L'image Twitter de la campagne de souscription |
L’ancien président vient de sortir un livre où il fait l’apologie de son mandat qui peut pourtant être résumé comme un échec profond : pendant deux ans et demi, il a cru que son nom et son appartenance à une famille patronale suffiraient à faire venir en grand nombre les investisseurs étrangers, ce qui n’a bien évidemment pas été le cas (il faut des garanties un peu plus solides qu’une élection au second tour pour leur inspirer confiance) ; au bout de ce temps, les caisses de l’État vidées par les réductions fiscales au profit des riches et des spéculateurs, il a livré à nouveau le pays au FMI, l’institution la plus haïe en Argentine, et à un endettement surdimensionné : il a perdu même l’estime d’un grand nombre de ses partisans qui n’ont pas hésité à se répandre en critiques désobligeantes et parfois insultantes dans les médias et son adversaire politique l’a battu à plate couture dès les primaires en août 2019 avant de l’écraser définitivement au premier tour en octobre.

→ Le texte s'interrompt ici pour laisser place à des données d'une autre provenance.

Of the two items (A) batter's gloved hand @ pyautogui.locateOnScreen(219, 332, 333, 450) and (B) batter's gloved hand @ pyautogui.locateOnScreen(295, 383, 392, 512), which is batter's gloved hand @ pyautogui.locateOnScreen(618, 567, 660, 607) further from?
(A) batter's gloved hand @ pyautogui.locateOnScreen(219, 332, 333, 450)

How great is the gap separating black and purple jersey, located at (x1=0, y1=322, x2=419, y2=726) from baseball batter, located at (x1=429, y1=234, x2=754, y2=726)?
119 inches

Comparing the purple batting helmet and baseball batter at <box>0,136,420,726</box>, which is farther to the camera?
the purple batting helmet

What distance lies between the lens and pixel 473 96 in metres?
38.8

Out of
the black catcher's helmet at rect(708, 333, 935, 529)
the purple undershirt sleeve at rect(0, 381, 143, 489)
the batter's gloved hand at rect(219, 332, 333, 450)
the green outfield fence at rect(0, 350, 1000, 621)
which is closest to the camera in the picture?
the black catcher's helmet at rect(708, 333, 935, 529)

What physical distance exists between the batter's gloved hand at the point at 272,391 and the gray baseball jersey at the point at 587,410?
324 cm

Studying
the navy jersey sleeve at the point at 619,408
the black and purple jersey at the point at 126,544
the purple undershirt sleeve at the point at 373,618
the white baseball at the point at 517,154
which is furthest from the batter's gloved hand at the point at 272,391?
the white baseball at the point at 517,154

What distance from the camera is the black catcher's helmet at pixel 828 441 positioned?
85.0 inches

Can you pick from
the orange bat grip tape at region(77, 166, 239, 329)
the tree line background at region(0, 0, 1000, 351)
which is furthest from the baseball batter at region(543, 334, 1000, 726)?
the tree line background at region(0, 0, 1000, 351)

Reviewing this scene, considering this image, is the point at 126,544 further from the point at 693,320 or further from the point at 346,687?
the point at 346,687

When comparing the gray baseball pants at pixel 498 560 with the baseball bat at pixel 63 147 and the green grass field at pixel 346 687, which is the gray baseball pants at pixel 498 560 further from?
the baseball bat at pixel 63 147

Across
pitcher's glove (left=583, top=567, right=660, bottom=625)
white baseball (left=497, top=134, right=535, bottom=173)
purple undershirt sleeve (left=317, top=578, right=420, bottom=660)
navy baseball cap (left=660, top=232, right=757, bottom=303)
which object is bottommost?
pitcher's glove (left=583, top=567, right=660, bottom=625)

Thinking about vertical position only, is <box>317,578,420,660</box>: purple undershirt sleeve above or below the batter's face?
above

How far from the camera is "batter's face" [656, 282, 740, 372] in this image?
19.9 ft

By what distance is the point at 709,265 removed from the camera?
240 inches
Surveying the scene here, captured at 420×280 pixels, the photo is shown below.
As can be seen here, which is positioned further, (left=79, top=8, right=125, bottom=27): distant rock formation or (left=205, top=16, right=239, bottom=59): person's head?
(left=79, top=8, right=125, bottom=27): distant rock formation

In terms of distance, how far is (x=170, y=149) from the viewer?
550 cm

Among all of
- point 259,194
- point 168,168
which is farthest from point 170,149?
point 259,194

Et maintenant, il traîne des casseroles qui font peser sur lui des soupçons parfois infamants (corruption, enrichissement personnel, évasion de capitaux, actes d’espionnage contre ses opposants, voire des familles de militaires morts en service, abandon d’un sous-marin perdu en mer et son équipage de 44 membres et signature inconstitutionnelle d’un emprunt engageant l’avenir du pays). On en oublierait presque son impardonnable ambiguïté sur les Malouines (il oubliait parfois qu’elles sont constitutionnellement partie intégrante du territoire national), ses métaphores et plaisanteries sexistes (y compris au détriment de Christine Lagarde, alors à la tête du FMI), ses innombrables vacances de gosse de riche et l’indécence avec laquelle il a rejeté les soupçons de malversations pesant sur la holding familiale sur son père quelques jours à peine après l’avoir porté en terre.
Pas facile de
défendre un tel bilan !
Quatrième de couverture Cliquez sur l'image pour une meilleure résolution |
Le premier
tirage du livre n’en a pas moins été épuisé dès la
souscription : à six mois des élections de mi-mandat, la
droite en a profité pour se compter et ça a marché. Pourtant, on
croit généralement que l’ancien président n’a fait que signer
l’ouvrage, écrit par un rédacteur professionnel inconnu (c’est
le cas de la plupart des livres de politiques). On connaît de toute
manière son peu de talent pour le maniement de la langue. Il est
assez mauvais orateur, sa culture générale laisse à désirer e son
vocabulaire est pauvre. Il lit peu et à peu près rien en matière
de littérature de qualité. Diplômé aux États-Unis,
il a perdu à peu près tout l’anglais acquis dans sa jeunesse
studieuse. De profession, il est ingénieur et cette formation ne lui
a pas donné une maîtrise durable du verbe.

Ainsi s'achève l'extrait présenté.